A weekly instalment of the adventure appeared in the newspaper, initially in the New York Herald. And each instalment ends with Nemo waking up from his dream. By falling out of bed, or from stomach ache, from having eaten too much cheesecake at dinner. However, the main disruptor in his adventures in Slumberland and in meeting the princess is Flip.
Flip is an amiable braggart. He always smokes a large cigar and his top hat has wake up! written on it. Flip is the nephew of the Dawn Guard and although Nemo and Flip get along well, it is inevitable that he repeatedly disrupts Nemo’s dream.
To flip a coin. To flip a pancake. Flip a switch. Flip your opinion. The situation flipped overnight. Flipping out. Flip is change, abrupt change. The unexpected plot change that takes everything in a different direction. Flip is that annoying alarm clock that ruins that fantastic dream story. But Flip is also the clarity that conveys the images and deep insights of the dream world to the prosaic reality of daytime. Without Flip, without the sudden awakening, the dream would never find its way to the day, the domain of Light. Even if it is usually just a hint. A wisp of cigar smoke.

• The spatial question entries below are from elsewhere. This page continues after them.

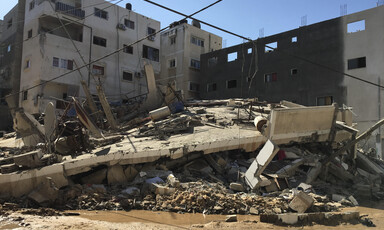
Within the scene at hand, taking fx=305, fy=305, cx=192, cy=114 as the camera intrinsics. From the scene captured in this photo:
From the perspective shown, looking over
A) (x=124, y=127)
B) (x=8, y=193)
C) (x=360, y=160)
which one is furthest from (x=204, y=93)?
(x=8, y=193)

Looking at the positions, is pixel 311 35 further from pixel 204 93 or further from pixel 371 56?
pixel 204 93

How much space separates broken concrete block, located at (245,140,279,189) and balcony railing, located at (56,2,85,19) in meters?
22.0

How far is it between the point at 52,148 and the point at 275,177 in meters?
7.68

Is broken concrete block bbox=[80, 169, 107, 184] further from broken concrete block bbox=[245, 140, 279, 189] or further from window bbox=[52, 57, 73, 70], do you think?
window bbox=[52, 57, 73, 70]

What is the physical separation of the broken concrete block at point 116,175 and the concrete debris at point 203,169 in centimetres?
3

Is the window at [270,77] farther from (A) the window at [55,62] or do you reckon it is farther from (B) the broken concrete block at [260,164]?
(B) the broken concrete block at [260,164]

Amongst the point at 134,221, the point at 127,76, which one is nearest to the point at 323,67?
the point at 127,76

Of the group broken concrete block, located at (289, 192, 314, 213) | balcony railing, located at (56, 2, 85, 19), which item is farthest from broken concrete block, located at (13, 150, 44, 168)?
balcony railing, located at (56, 2, 85, 19)

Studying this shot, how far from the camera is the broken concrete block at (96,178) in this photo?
9.45 metres

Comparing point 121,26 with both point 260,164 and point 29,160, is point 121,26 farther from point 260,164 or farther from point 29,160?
point 260,164

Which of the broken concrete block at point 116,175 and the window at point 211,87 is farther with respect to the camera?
the window at point 211,87

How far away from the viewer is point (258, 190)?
30.1 ft

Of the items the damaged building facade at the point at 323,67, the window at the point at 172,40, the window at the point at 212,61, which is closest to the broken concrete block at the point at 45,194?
the damaged building facade at the point at 323,67

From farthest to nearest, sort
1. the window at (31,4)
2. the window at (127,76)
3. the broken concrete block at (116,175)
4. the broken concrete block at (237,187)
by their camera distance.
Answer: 1. the window at (127,76)
2. the window at (31,4)
3. the broken concrete block at (116,175)
4. the broken concrete block at (237,187)
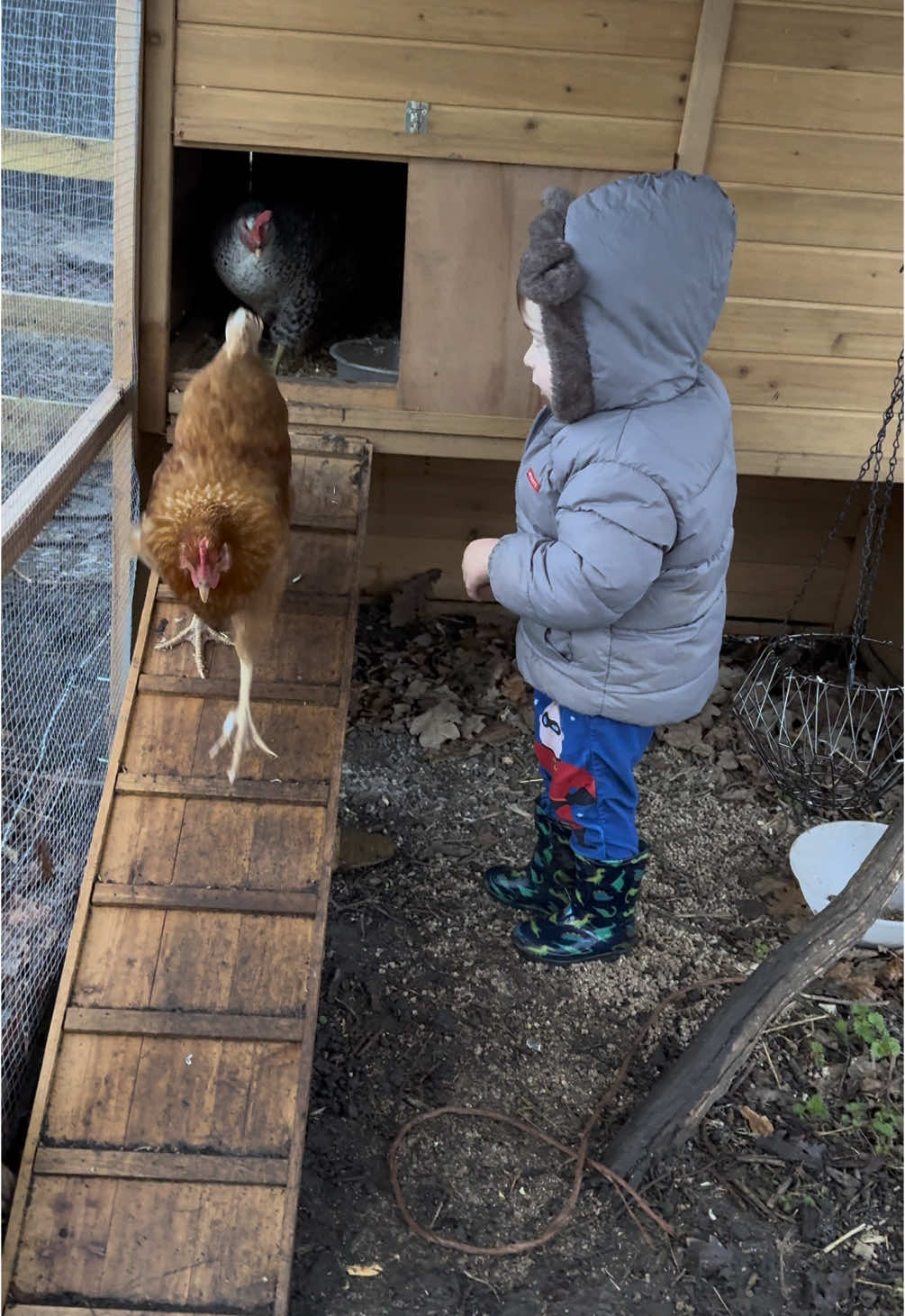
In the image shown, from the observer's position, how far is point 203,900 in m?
1.90

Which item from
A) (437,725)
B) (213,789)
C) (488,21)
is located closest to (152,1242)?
(213,789)

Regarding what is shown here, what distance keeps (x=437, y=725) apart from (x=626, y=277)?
175 cm

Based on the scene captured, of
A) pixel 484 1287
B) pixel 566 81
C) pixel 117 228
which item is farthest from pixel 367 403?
pixel 484 1287

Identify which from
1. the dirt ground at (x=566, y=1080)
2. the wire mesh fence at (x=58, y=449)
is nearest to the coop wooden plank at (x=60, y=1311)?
the dirt ground at (x=566, y=1080)

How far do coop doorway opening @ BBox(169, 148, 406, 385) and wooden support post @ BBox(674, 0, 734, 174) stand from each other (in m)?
0.90

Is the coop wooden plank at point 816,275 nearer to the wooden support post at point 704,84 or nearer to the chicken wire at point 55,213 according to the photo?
the wooden support post at point 704,84

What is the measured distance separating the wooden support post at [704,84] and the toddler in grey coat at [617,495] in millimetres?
686

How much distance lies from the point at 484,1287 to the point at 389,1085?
16.5 inches

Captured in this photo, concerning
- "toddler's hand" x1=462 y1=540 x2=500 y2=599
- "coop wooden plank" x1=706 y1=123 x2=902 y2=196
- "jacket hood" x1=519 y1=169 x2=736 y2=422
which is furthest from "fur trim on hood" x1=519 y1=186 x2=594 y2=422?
"coop wooden plank" x1=706 y1=123 x2=902 y2=196

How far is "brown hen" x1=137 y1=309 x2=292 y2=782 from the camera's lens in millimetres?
1838

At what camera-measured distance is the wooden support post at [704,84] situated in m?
2.27

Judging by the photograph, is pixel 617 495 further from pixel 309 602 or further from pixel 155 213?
pixel 155 213

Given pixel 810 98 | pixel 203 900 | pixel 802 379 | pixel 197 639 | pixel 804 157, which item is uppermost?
pixel 810 98

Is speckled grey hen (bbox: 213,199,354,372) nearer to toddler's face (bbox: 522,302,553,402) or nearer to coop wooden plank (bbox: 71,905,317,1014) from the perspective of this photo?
toddler's face (bbox: 522,302,553,402)
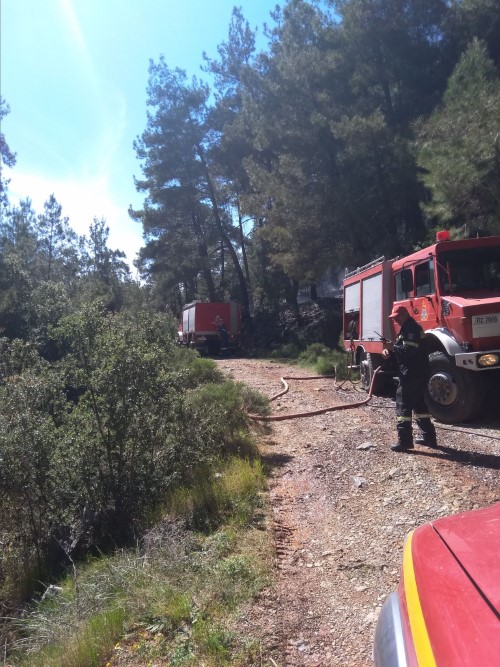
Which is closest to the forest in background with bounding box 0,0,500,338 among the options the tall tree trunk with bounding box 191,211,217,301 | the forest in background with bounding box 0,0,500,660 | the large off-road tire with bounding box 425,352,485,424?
the forest in background with bounding box 0,0,500,660

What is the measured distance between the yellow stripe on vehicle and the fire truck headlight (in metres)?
5.50

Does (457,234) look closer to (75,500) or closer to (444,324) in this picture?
(444,324)

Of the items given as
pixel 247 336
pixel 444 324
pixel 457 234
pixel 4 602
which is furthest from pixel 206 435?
pixel 247 336

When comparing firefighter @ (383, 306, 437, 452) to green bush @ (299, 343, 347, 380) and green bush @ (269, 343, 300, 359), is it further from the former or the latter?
green bush @ (269, 343, 300, 359)

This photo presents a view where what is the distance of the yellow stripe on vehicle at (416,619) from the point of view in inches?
59.9

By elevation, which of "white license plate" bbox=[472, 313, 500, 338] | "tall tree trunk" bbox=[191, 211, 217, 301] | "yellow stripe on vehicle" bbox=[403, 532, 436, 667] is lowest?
"yellow stripe on vehicle" bbox=[403, 532, 436, 667]

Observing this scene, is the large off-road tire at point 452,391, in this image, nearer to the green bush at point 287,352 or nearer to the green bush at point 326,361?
the green bush at point 326,361

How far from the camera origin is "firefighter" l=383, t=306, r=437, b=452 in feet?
21.2

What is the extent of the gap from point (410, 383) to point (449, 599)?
505cm

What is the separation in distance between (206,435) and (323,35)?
17.3 meters

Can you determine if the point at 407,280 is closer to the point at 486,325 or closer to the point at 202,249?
the point at 486,325

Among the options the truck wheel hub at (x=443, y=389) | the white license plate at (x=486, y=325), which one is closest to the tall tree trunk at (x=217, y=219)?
the truck wheel hub at (x=443, y=389)

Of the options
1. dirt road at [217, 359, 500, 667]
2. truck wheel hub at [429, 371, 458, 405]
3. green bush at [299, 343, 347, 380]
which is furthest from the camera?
green bush at [299, 343, 347, 380]

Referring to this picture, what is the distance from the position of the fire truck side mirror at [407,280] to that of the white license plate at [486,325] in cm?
192
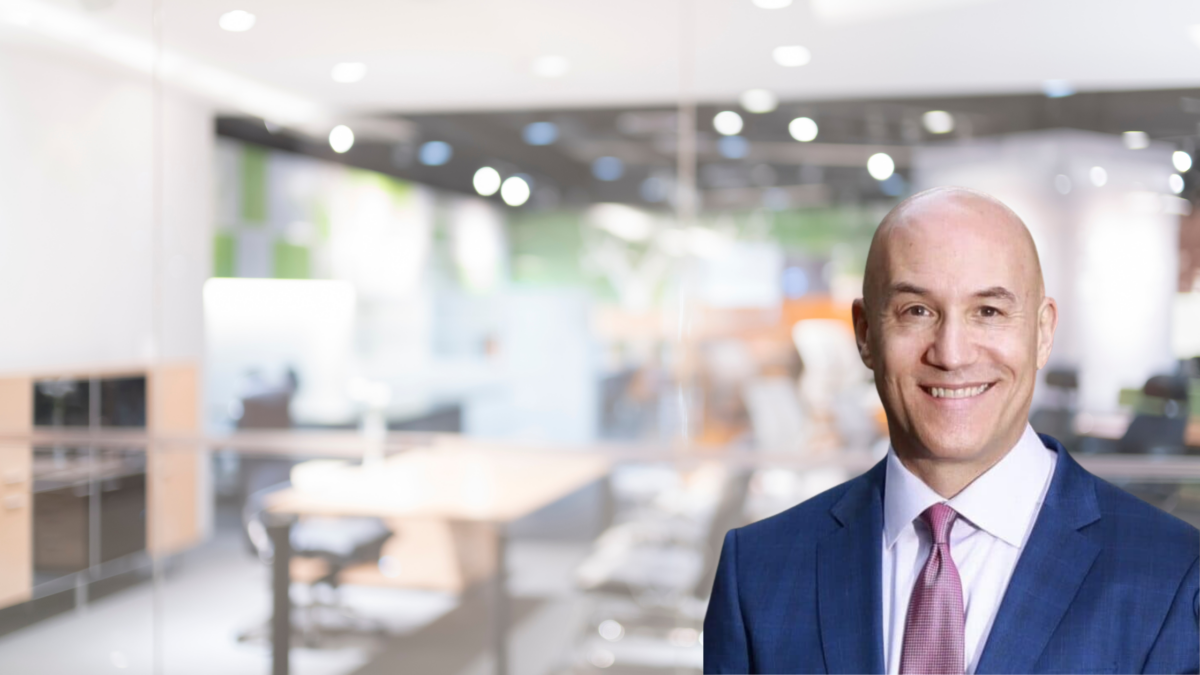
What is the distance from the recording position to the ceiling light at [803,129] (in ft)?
17.3

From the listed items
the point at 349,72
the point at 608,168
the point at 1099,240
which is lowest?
the point at 1099,240

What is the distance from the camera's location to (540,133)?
5.29 m

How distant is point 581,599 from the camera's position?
444 centimetres

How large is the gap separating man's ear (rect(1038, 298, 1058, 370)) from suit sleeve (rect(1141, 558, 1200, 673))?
27cm

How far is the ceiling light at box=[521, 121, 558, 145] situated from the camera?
519 centimetres

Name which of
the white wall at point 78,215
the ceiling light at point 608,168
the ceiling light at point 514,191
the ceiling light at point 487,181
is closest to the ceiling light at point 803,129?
the ceiling light at point 608,168

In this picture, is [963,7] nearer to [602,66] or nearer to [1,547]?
[602,66]

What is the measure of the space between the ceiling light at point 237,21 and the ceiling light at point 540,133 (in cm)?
141

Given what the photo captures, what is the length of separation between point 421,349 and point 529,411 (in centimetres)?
61

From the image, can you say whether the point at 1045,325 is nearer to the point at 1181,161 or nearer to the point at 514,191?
the point at 1181,161

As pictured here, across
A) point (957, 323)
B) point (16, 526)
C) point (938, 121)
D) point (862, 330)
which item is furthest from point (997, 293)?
point (938, 121)

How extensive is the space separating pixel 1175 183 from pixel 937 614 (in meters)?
3.98

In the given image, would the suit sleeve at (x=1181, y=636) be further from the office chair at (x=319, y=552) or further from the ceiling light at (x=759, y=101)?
the ceiling light at (x=759, y=101)

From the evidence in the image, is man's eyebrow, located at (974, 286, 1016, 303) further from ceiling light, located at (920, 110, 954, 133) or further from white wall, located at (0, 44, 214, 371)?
ceiling light, located at (920, 110, 954, 133)
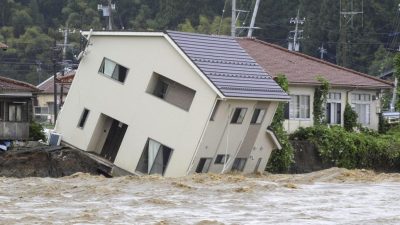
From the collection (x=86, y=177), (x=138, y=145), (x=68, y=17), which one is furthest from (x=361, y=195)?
(x=68, y=17)

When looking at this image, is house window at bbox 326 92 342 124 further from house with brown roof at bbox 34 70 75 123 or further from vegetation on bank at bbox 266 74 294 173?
house with brown roof at bbox 34 70 75 123

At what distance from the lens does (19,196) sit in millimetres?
29344

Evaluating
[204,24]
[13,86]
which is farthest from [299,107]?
[204,24]

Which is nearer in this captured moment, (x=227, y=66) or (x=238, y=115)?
(x=238, y=115)

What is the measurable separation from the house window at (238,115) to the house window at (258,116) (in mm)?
1002

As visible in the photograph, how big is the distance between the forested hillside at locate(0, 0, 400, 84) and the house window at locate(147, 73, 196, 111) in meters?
34.3

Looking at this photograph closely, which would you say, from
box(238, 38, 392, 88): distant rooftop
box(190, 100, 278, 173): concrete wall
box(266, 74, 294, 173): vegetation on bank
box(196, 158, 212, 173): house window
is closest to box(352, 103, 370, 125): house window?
box(238, 38, 392, 88): distant rooftop

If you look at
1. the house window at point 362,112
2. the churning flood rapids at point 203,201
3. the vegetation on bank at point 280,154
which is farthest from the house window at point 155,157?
the house window at point 362,112

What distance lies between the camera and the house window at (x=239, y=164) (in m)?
44.9

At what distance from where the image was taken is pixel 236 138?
44.3 m

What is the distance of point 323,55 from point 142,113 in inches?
1715

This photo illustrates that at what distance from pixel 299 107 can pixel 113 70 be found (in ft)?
38.7

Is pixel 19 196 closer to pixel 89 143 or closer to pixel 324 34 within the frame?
pixel 89 143

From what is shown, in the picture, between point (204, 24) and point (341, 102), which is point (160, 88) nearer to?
point (341, 102)
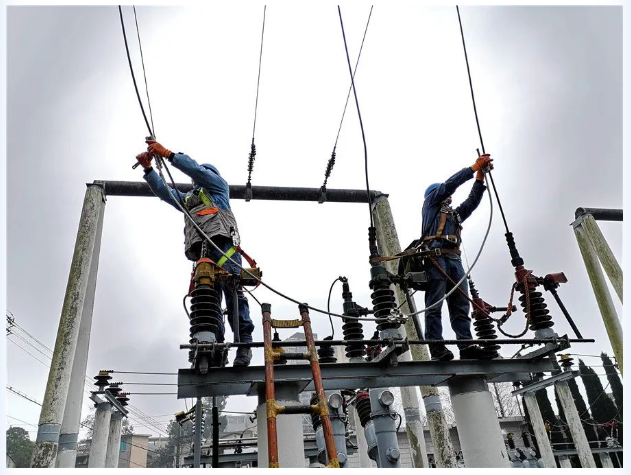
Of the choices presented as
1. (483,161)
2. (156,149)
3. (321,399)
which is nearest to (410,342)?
(321,399)

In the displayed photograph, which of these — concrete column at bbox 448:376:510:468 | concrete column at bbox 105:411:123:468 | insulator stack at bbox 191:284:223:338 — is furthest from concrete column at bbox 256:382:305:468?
concrete column at bbox 105:411:123:468

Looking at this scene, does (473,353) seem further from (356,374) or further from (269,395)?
(269,395)

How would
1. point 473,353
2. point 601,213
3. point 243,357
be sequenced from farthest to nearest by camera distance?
point 601,213
point 473,353
point 243,357

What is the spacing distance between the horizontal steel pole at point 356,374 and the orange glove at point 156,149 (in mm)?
2016

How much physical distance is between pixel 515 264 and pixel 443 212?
3.06 feet

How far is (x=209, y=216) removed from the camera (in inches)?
181

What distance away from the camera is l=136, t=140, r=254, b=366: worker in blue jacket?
175 inches

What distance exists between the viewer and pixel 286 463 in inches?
152

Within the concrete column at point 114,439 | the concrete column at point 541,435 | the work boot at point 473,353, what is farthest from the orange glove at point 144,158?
the concrete column at point 541,435

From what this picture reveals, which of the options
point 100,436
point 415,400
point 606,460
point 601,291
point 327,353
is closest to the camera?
point 327,353

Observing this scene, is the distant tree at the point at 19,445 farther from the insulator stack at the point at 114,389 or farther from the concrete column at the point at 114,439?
the insulator stack at the point at 114,389

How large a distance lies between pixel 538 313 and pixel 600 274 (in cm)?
592

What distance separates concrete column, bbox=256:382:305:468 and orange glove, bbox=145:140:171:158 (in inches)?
94.4

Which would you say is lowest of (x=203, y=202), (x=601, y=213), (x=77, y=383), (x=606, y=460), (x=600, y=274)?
(x=606, y=460)
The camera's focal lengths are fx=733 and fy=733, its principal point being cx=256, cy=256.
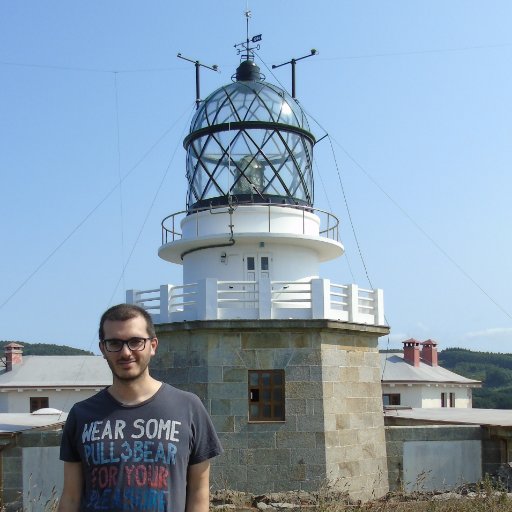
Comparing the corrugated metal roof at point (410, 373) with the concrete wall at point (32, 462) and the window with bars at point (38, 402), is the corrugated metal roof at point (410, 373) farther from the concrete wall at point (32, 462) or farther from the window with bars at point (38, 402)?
the concrete wall at point (32, 462)

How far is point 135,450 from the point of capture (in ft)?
9.79

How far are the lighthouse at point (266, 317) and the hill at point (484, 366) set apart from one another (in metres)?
63.4

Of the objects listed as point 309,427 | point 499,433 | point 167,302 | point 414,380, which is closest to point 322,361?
point 309,427

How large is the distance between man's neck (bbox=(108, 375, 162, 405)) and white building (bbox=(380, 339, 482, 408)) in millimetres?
34959

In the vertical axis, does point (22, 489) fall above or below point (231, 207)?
below

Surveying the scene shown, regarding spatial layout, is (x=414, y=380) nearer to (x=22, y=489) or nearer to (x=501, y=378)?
(x=22, y=489)

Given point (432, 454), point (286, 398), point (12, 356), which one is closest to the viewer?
point (286, 398)

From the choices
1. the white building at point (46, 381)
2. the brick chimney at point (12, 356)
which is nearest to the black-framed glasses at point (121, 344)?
the white building at point (46, 381)

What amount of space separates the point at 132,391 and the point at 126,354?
0.52 ft

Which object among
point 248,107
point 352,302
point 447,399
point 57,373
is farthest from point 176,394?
point 447,399

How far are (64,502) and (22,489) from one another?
10870 millimetres

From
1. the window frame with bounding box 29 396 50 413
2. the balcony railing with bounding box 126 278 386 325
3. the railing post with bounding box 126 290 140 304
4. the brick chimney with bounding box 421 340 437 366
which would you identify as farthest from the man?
the brick chimney with bounding box 421 340 437 366

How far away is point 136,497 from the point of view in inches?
117

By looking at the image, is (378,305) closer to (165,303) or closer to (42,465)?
(165,303)
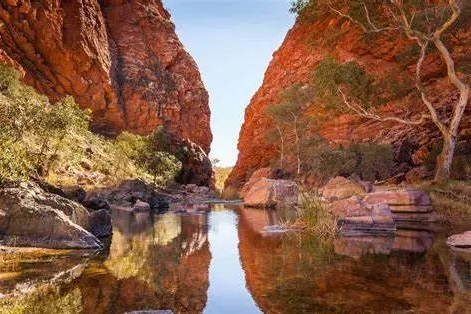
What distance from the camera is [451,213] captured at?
18.7 m

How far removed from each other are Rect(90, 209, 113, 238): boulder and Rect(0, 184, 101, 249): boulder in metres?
2.67

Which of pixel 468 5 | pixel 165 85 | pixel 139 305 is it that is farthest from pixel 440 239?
pixel 165 85

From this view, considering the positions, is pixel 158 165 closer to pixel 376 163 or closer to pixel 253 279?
pixel 376 163

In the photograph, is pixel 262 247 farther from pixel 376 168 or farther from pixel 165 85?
pixel 165 85

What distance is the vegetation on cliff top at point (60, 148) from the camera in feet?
54.9

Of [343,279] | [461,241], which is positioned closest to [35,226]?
[343,279]

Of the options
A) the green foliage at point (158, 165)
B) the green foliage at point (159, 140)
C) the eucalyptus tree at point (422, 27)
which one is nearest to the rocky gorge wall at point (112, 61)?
the green foliage at point (159, 140)

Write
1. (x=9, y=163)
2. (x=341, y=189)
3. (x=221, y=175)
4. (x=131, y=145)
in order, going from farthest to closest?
1. (x=221, y=175)
2. (x=131, y=145)
3. (x=341, y=189)
4. (x=9, y=163)

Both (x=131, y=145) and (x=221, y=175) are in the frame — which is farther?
(x=221, y=175)

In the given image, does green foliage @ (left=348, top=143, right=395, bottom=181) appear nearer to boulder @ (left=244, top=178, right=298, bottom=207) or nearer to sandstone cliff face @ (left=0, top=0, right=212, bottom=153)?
boulder @ (left=244, top=178, right=298, bottom=207)

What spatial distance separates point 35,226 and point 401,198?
13263 millimetres

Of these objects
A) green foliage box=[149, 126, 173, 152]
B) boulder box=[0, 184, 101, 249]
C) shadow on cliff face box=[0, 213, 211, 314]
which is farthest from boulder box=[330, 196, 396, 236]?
green foliage box=[149, 126, 173, 152]

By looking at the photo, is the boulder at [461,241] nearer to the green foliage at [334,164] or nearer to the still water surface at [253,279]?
the still water surface at [253,279]

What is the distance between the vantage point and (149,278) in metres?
8.34
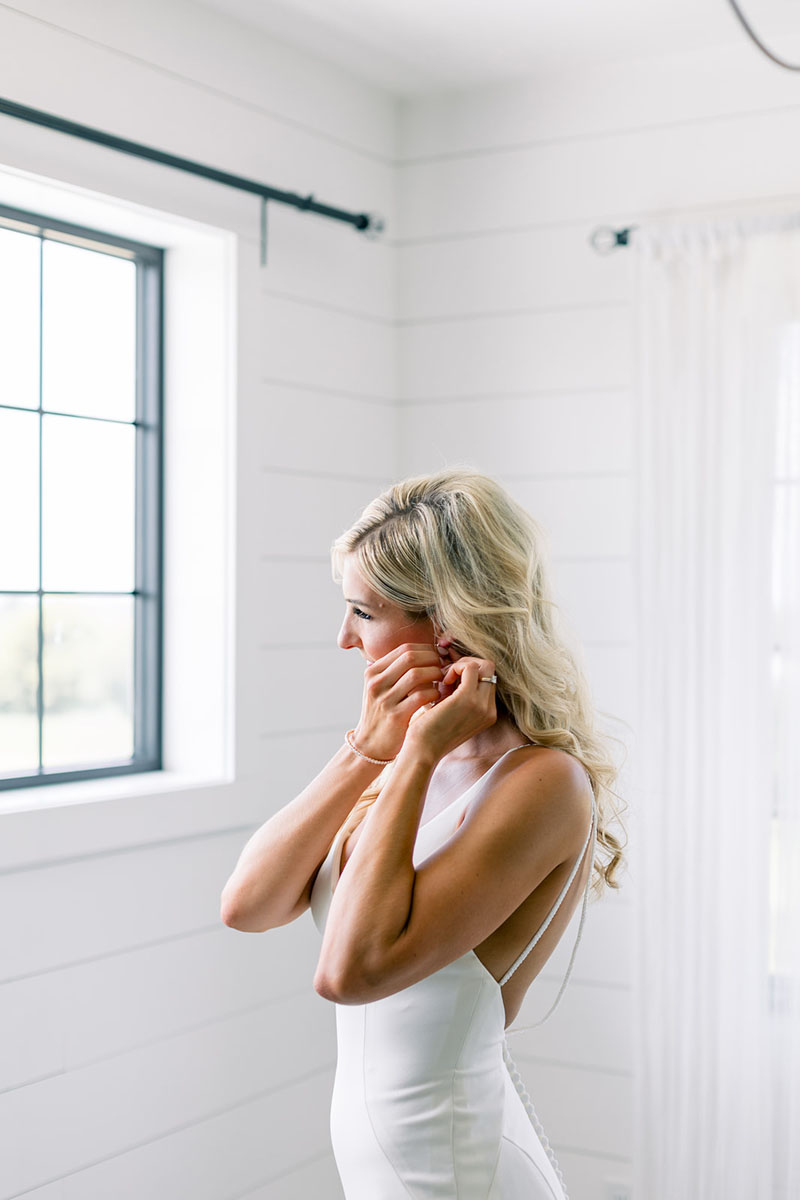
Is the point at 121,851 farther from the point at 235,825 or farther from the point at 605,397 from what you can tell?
the point at 605,397

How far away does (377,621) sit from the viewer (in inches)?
60.5

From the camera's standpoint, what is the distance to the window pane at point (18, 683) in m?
2.40

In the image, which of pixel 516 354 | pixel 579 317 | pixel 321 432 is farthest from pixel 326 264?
pixel 579 317

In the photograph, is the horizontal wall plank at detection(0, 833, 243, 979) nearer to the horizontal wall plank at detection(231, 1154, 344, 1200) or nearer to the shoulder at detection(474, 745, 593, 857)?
the horizontal wall plank at detection(231, 1154, 344, 1200)

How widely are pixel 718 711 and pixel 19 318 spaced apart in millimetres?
1633

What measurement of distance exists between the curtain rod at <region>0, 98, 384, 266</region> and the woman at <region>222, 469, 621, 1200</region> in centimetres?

Little Nemo in Slumberland was created by American cartoonist and animator Winsor McCay. Although it was one of the first comic strips, it is still considered one of the very best ever. The characters in the story, the storylines, the perspective, and the boundless imagination in his drawings mean that Little Nemo in Slumberland is still an inexhaustible source of inspiration today.
THE IMAGE: twice the Water trigram. Water occupies a special place in Taoist thought. Nothing is as soft and yielding as water, wrote Lao Zi, yet it overcomes everything that is strong and solid. It always seeks out the lowest places, places that are despised and avoided by others. Without any preconceived plan, it unites with itself. Drops, a puddle, a river, a lake, the sea....
The middle line of the trigram testifies to the unexpected power of water. This is enclosed and hidden by the two broken outer lines, which represent its compliance and outward softness. The opposite is contained within the heart of things.